━━ PAGE EXTRACT

Let’s assume we know the nuts and bolts. We can
spell, we can put our nouns and verbs in the right order, we know our active
from our passive. Okay, so maybe we occasionally misplace an apostrophe or a
comma, but who doesn’t?
We attempt to write a novel and what happens?
Suddenly there’s a whole new set of writing rules. We’re told to avoid the
passive voice like the plague, and adverbs like the pox. Not to mention clichés.
Never open the novel with the weather and prologues are a definite turn-off. Above
all, be sure to show and not tell.
Don’t listen.
Seriously, these are not writing rules. Guidelines,
perhaps, but not rules. Some of the best authors break them. You don’t believe
me? Okay, here are examples that I came up with in less than an hour’s research
(i.e. trawling of my bookshelves):
Too
Much Passive Voice:
From the first few pages of the first Sherlock
Holmes story, A Study in Scarlet, by Sir Arthur Conan Doyle:
“I was removed from my brigade… There I was struck
on the shoulder… I was removed… when I was struck down… my life was despaired
of… I was despatched…” etc.
Why does it work? Because the reader is interested
in what was done to Doctor Watson, not the agent who caused it to be done. The
use of the passive serves to emphasise that this is a man who has no power over
his life but has had things done to him by some nameless, faceless bureaucracy.
Too
Many Adverbs (especially after ‘said’):
From the first chapter of Harry Potter and the Order
of the Phoenix by J K Rowling:
“…said Aunt Petunia fondly… said Harry coldly…said
Harry firmly… he said tonelessly… said Uncle Vernon forcefully… said Dudley
breathlessly… quietly… frantically…” etc.
Why does it work? Because the reader does not want
to have to follow clues to guess at a character’s emotional state, they are too
busy following other clues to unravel the magical plot. The shorthand of using
adverbs provides speed and clarity.
Clichés:
Hmm… I couldn’t find many examples of clichés.
Perhaps this is the exception which proves the rule (that there are no rules).
Opening
with the weather:
The opening sentence of The Final Empire by Brandon
Sanderson:
“Ash fell from the sky.”
Okay, I’m cheating a little here, but it
demonstrates the point. Weather can set the scene, give a hint of the opening mood
of the story and sometimes it’s actually interesting. I admit I’m biased on
this point, I have little patience for people who think the weather is boring.
As I write this I’m feeling tempted to change all my opening sentences to
include some weather.
Having
a Prologue:
The Lies of Locke Lamora by Scott Lynch:
A 28-page prologue in 9 parts.
Why does it work? It works as all good prologues
work – it provides background to former happenings and it tells a riveting story.
It’s a story within a story. Maybe the bias against prologues is because they’re
easy to do badly, as an info-dump, not what you want at the start of your novel.
That doesn’t apply to us, though, because we’re going to do ours right. Right?
Show
Don’t Tell:
Chapter 0005 of Ready Player One by Ernest Cline:
Basically a massive, 8-page info-dump.

━━━━

• **EXERCISE A**
Which novel does the post on writing rules cite as its example of opening with the weather?
• **EXERCISE B**
Continue the post on writing rules from the point where it stops.

━━ EXTRACTED MATERIAL

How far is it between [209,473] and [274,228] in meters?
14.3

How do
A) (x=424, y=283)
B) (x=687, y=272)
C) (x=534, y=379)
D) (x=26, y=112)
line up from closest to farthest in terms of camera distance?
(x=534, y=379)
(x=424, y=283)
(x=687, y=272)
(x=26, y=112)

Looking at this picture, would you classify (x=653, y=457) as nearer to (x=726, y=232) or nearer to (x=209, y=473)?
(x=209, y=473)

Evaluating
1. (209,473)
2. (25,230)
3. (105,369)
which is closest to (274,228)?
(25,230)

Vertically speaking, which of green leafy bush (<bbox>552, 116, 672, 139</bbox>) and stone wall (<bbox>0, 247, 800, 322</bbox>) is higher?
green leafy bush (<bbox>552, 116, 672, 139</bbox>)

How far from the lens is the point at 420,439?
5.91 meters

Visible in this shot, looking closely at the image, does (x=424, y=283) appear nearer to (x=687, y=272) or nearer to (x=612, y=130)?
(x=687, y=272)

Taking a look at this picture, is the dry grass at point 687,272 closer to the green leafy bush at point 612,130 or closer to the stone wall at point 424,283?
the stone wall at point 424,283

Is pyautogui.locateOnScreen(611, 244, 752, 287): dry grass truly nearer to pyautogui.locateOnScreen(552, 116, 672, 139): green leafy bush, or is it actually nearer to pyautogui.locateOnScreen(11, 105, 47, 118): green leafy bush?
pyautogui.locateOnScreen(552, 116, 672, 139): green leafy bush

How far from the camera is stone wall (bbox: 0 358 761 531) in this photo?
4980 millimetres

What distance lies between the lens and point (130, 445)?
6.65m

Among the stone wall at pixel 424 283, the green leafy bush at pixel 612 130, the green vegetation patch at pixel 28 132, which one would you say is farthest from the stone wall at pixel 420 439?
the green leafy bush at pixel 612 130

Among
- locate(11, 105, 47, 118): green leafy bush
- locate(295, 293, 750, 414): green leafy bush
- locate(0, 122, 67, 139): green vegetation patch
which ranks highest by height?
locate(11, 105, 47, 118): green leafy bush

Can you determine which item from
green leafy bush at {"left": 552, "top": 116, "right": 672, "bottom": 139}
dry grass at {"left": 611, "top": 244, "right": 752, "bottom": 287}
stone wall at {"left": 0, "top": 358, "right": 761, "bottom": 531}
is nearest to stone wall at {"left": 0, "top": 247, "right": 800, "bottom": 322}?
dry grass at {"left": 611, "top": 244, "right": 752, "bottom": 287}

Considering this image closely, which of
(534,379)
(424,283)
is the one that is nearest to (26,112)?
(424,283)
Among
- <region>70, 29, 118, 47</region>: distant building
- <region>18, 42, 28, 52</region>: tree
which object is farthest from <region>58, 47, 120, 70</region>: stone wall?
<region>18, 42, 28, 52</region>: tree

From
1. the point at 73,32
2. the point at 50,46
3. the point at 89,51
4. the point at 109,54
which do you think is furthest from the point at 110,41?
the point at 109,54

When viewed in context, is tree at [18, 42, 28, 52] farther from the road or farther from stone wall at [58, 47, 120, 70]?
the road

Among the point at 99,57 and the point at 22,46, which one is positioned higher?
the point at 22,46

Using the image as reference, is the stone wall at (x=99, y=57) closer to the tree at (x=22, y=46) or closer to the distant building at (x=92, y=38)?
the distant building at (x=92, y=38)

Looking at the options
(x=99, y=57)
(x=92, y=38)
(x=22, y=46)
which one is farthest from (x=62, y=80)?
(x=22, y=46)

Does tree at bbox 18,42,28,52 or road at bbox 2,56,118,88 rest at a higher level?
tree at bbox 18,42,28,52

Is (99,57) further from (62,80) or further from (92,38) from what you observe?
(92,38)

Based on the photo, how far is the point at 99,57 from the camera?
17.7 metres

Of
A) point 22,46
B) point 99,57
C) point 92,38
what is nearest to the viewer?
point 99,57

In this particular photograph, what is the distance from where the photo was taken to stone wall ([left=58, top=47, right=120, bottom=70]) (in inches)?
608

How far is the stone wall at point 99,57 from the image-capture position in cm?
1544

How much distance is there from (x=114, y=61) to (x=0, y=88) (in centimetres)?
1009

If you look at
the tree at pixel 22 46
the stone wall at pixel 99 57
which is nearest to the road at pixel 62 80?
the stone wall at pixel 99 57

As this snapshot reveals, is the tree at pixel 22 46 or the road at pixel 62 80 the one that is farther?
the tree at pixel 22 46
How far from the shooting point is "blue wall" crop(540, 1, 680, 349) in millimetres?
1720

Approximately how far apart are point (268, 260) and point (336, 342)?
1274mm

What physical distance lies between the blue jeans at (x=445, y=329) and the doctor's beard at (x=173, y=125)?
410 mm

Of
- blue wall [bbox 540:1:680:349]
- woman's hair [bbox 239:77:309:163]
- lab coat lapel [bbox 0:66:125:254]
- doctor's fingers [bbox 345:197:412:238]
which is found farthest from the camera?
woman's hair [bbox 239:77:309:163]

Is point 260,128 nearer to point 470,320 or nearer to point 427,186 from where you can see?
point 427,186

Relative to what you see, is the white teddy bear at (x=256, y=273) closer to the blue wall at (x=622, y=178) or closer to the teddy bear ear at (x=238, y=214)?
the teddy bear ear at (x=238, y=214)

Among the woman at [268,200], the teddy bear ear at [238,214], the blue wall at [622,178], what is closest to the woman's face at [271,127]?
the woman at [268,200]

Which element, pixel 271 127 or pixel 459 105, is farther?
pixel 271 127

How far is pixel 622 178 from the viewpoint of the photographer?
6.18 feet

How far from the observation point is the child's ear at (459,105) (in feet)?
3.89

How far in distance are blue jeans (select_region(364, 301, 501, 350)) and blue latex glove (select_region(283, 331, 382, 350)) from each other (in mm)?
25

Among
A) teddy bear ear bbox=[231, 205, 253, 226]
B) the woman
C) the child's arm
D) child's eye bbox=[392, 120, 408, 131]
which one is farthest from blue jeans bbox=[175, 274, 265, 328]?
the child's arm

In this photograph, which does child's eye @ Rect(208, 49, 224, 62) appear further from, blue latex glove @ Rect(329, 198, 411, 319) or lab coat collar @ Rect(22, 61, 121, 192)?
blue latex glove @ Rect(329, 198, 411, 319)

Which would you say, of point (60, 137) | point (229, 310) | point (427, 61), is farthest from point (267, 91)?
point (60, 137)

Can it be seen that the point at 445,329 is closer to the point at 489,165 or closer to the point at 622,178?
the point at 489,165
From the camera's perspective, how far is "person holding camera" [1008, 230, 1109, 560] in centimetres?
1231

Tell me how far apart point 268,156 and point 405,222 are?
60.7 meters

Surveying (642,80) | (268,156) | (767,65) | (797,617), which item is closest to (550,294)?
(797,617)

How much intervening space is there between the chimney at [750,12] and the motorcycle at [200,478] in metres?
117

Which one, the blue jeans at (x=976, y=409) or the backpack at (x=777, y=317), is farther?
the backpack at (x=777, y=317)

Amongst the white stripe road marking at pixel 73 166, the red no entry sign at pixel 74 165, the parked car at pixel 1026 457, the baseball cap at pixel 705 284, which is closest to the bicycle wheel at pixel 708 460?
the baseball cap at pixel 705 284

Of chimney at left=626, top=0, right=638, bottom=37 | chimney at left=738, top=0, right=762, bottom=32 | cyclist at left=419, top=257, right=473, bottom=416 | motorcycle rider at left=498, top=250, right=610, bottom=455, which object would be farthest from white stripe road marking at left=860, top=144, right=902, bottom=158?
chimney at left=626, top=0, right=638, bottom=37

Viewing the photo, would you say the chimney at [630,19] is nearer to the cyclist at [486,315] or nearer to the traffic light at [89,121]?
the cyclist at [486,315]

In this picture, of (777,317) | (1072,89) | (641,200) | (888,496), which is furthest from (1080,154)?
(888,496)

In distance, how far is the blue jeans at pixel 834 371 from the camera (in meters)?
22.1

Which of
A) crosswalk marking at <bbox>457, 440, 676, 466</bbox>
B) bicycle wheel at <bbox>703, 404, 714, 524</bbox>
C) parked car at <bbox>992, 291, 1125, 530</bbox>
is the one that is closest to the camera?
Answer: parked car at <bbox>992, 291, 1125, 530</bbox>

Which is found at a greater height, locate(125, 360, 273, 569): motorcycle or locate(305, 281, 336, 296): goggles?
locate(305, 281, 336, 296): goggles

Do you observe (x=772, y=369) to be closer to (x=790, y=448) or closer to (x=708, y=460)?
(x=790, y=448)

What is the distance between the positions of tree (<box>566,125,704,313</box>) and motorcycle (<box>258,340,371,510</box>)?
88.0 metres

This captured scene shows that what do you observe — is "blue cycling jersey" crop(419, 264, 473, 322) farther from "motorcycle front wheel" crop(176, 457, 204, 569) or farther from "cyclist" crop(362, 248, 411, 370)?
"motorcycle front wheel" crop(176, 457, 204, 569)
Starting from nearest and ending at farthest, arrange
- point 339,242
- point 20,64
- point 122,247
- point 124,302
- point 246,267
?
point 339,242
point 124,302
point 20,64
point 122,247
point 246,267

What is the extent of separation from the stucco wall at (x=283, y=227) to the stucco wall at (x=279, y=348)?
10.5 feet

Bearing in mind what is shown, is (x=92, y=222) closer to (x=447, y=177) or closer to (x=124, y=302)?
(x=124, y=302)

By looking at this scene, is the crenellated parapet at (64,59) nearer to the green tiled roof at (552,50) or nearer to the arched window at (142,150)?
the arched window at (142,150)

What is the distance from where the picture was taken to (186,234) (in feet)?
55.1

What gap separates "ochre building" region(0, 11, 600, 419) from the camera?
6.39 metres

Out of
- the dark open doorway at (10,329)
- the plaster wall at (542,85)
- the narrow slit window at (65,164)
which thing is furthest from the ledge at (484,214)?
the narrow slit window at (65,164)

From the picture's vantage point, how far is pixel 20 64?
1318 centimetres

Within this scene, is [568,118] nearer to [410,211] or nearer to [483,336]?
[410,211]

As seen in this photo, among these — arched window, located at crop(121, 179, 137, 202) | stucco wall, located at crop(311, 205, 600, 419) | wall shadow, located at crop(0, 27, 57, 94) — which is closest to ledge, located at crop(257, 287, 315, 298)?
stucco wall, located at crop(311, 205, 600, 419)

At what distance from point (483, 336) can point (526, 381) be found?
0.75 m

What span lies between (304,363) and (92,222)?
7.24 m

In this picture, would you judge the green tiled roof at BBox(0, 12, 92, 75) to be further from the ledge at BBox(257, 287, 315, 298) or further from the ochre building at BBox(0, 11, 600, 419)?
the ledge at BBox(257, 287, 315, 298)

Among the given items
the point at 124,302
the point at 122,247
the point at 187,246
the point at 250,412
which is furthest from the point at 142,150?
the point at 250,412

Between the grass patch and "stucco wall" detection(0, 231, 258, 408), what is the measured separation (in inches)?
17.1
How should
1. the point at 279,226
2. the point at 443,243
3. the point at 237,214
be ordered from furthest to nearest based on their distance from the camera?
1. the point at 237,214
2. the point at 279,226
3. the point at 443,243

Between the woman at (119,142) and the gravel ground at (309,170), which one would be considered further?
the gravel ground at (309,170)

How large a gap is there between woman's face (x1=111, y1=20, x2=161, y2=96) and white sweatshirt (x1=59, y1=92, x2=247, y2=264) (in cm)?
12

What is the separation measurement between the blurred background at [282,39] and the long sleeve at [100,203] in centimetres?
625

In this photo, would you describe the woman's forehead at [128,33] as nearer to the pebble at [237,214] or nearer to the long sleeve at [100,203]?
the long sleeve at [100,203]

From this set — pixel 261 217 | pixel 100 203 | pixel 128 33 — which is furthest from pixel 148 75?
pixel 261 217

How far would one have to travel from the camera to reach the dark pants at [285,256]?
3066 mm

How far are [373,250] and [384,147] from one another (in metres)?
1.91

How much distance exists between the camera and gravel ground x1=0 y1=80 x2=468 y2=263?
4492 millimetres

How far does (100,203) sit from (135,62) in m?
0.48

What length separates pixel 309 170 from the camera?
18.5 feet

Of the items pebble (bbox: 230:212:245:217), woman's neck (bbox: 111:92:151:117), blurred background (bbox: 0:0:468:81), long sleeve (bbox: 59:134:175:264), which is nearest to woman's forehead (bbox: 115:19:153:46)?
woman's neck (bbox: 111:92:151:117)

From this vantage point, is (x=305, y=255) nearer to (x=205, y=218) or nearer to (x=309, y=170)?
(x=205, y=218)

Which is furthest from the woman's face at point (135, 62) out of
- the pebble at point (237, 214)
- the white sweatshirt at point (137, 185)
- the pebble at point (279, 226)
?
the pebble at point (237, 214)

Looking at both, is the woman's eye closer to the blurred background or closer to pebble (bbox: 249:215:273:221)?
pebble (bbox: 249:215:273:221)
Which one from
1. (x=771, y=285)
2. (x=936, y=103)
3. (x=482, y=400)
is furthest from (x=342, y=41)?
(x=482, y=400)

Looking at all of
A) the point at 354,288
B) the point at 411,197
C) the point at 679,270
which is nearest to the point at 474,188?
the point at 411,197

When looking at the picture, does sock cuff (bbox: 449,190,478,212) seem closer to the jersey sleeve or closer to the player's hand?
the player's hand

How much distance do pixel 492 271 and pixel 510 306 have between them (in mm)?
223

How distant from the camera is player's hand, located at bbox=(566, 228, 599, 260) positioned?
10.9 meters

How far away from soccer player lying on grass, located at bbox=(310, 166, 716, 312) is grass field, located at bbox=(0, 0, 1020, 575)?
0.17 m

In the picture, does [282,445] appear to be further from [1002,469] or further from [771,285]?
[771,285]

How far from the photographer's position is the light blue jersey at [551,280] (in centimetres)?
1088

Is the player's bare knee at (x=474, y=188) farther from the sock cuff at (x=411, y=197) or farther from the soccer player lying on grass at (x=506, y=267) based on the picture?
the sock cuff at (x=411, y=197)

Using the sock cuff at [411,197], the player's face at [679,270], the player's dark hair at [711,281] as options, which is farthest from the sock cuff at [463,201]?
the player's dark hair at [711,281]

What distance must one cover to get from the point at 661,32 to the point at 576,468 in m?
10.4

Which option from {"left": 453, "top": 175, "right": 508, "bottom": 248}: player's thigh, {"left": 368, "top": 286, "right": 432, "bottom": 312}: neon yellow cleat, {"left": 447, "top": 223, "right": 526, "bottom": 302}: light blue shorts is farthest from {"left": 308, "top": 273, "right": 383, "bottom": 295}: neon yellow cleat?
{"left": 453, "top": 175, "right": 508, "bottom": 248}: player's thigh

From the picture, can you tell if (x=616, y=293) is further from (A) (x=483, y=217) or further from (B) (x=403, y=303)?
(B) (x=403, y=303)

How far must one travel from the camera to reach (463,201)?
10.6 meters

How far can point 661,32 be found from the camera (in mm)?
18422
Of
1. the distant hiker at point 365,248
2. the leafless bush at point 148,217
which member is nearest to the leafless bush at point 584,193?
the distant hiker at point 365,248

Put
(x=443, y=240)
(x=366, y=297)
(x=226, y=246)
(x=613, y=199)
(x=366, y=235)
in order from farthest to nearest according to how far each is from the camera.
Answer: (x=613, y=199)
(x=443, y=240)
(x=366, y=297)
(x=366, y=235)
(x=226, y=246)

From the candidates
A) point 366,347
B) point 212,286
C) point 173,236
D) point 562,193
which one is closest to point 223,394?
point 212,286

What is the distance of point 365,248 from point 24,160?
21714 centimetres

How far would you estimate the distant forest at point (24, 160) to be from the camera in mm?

━━━━

• **TASK ANSWER A**
The Final Empire by Brandon Sanderson.

• **TASK ANSWER B**
Why does it work? Because in the preceding four
chapters the author has managed to hook the reader so firmly that we are primed,
in fact we are dying to know this background
information. It is all, of course, absolutely central to the plot, and the
reader knows that.
Short
Sentences for Action:
I couldn’t resist adding in this one (and hoping no
one makes a fuss about copyright). You know they say to use short, declarative
sentences to keep up the pace during action scenes? This is from The Quiller
Memorandum by Adam Hall:
“It happens. It happens sometimes: the director in
the field sets up a model deployment of his shadow executive and his support
group and his contacts and couriers and whatever he needs for a given mission,
spinning his small and delicate network of resources and testing it out for
strength and making changes where potential danger threatens, sitting back in
his inner sanctum plugged into his communications system with its portable
scrambler and its bug monitor and taking signals from the shadow out there and
relaying them through the mast at Cheltenham to the signals board in Whitehall,
the whole thing running like silk through a loom, and then one man and one man alone can suddenly send the web shaking
because he’s made a mistake, talked to the wrong people, exposed a password,
missed the half-seen face in a doorway or the figure humped at the wheel of a
parked car or the broken hair across a drawer in the hotel room, and the
network becomes an alarm system and all we can do is shut down signals to
prevent interception and get out of the safe house before it’s blown, run for
cover, go to ground, hole up somewhere as the smell of the smoke starts
drifting through the field where the fuses have blown and someone reaches for
the chalk in the signals room in London and writes it up on the board: Mission compromised, clear all channels and
stand by. It was happening now.”
If you’re going to break the ‘rules’, you might as
well do it with confidence and flair.
The
One Rule:
So, do you want to know the magic rule, the One Rule
to Write Them All?
Sh… don’t tell everybody… here it is:
Choose
which rules to break – this will become your ‘style’ – and know the impact of
that choice on the reader.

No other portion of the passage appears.